== Work to do ==
1. Answer these from the Insurance Scheme text:
(a) What payment per Scheme Creditor do the Liquidators estimate the Insurance Scheme will produce?
(b) Which firm is referred to as the US Broker?
(c) In what month and year was the agreement that releases the US Broker entered into?
2. Set down, word for word, everything in the Insurance Scheme text from "33    The release of" down to "to the Scheme Creditors.".

== Provided text ==
— START —
21    Based upon the assumptions set out in the draft Explanatory Statement, the Liquidators estimate that the Insurance Scheme will result in the payment to each Scheme Creditor of 44.3 to 53.8 cents in the dollar. This estimate is based upon a distribution to Scheme Creditors from the Scheme Fund and a dividend payable in the liquidation of LBA on the balance of the claim outstanding after distribution from the Scheme Fund.

22    If the Insurance Scheme does not become effective, the Liquidators estimate that the persons who constitute the Scheme Creditors will receive a dividend of 36.0 to 44.7 cents in the dollar on their claims.

23    The dividends which were estimated to be payable under the earlier scheme were 40.7 to 49.9 cents in the dollar for Client Creditors, or 33.2 to 41.6 cents in the dollar if the scheme did not proceed.

The insurance claims

24    The insurance claims and the settlements are described in Section 3 of the Explanatory Statement. I referred to the relevant details at [26] ff of my earlier judgment.

25    The only outstanding condition for the payment of the US insurance proceeds by the US Insurers is the approval of a scheme of arrangement which provides for releases of the US Insurers and the US Insurer Parties.

26    The Liquidators have obtained confirmation from the US Insurer Parties that they agree to waive or vary LBA’s compliance with that condition which, previously, contemplated the approval of all creditors under the original scheme. Thus, if the Insurance Scheme is approved, it would satisfy the necessary condition in the US Insurers’ Agreement and Release.

27    The releases to be given by Scheme Creditors to the US Insurer Parties under the Insurance Scheme are in the same terms as the releases that were to have been given by Client Creditors to those parties under the earlier scheme.

28    Similarly, the only outstanding condition for the payment of the QBE insurance proceeds by QBE is the approval of a scheme which provides for releases in favour of QBE.

29    The Liquidators have obtained QBE’s confirmation in similar terms to that which they obtained from the US Insurers, in relation to the condition which contemplated a scheme of arrangement between LBA and all its creditors. Thus, approval of the Insurance Scheme will satisfy the necessary condition in the QBE Deed of Release.

30    The releases to be given by the Scheme Creditors to QBE under the Insurance Scheme are in the same terms as the releases that were to have been given by Client Creditors to QBE under the earlier scheme.

31    An issue which arose in relation to the claims made against the US Insurers was that those insurers disputed liability in respect of certain policy years on the ground that Willis of New York Inc (the US Broker) failed to notify them of the extension of cover to LBA for those years.

32    The US Insurers’ Agreement and Release provides that upon payment to LBA of the US insurance proceeds (which can only occur after approval of the Insurance Scheme), LBA will release the US Broker and its affiliates from all causes of action under the relevant policies in respect of claims related to the Wingecarribee Action and other CDO related claims.

33    The release of the US Broker is given by LBA and not by the Scheme Creditors. It occurs outside the Insurance Scheme as a result of an agreement entered into in May 2012. The claim which is released against the US Broker is a claim in negligence which was not available to the Scheme Creditors.
— END —
== Stored rows ==
— START —
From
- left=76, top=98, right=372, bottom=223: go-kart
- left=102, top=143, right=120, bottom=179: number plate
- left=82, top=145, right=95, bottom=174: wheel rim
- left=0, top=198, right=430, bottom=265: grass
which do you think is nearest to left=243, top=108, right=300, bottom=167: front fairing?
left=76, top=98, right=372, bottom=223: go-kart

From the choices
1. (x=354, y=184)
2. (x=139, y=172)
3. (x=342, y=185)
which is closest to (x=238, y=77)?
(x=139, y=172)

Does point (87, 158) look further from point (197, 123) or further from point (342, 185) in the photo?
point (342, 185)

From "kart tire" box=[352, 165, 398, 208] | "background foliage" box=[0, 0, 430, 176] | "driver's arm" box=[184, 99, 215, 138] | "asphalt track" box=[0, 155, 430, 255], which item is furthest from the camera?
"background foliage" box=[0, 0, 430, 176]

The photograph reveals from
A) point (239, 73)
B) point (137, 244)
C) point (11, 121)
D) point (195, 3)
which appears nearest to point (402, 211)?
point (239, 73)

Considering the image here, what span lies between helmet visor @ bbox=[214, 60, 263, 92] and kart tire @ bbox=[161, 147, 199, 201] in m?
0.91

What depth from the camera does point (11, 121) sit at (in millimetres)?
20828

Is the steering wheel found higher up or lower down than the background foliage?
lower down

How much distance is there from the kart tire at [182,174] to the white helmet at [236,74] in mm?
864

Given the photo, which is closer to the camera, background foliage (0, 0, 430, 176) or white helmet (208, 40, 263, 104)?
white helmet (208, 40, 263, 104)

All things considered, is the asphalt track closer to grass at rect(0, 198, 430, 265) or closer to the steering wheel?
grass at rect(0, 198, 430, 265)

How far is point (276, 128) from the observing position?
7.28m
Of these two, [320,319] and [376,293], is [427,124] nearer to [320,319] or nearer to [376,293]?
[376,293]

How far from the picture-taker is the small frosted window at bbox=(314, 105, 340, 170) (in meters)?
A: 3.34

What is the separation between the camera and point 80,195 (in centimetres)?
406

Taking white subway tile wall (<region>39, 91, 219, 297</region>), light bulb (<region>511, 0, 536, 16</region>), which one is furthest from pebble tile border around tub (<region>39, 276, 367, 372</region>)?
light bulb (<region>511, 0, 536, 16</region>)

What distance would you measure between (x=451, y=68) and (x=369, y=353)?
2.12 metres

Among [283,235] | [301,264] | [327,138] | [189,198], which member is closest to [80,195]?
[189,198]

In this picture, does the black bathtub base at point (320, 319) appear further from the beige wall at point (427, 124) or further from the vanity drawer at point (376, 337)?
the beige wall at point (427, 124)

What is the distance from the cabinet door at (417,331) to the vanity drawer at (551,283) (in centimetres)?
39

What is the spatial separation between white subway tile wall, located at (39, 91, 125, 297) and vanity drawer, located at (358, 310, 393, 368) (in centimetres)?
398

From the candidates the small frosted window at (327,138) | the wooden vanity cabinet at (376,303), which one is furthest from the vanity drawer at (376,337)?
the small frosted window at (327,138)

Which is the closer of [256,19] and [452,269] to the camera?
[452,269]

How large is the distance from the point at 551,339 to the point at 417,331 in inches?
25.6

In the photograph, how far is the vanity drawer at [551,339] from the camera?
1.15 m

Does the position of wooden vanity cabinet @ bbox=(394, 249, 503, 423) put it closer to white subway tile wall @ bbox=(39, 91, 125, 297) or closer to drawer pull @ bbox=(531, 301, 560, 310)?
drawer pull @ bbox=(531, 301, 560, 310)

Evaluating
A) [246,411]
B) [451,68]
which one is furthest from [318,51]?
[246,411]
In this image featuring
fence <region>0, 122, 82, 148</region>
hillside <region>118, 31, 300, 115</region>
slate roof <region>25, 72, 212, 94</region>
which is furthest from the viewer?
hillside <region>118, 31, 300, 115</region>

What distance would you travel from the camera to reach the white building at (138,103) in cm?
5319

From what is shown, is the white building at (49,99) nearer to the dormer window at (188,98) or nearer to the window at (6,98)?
— END —
== Complete answers ==
1.
(a) 44.3 to 53.8 cents in the dollar.
(b) Willis of New York Inc.
(c) May 2012.

2.
33    The release of the US Broker is given by LBA and not by the Scheme Creditors. It occurs outside the Insurance Scheme as a result of an agreement entered into in May 2012. The claim which is released against the US Broker is a claim in negligence which was not available to the Scheme Creditors.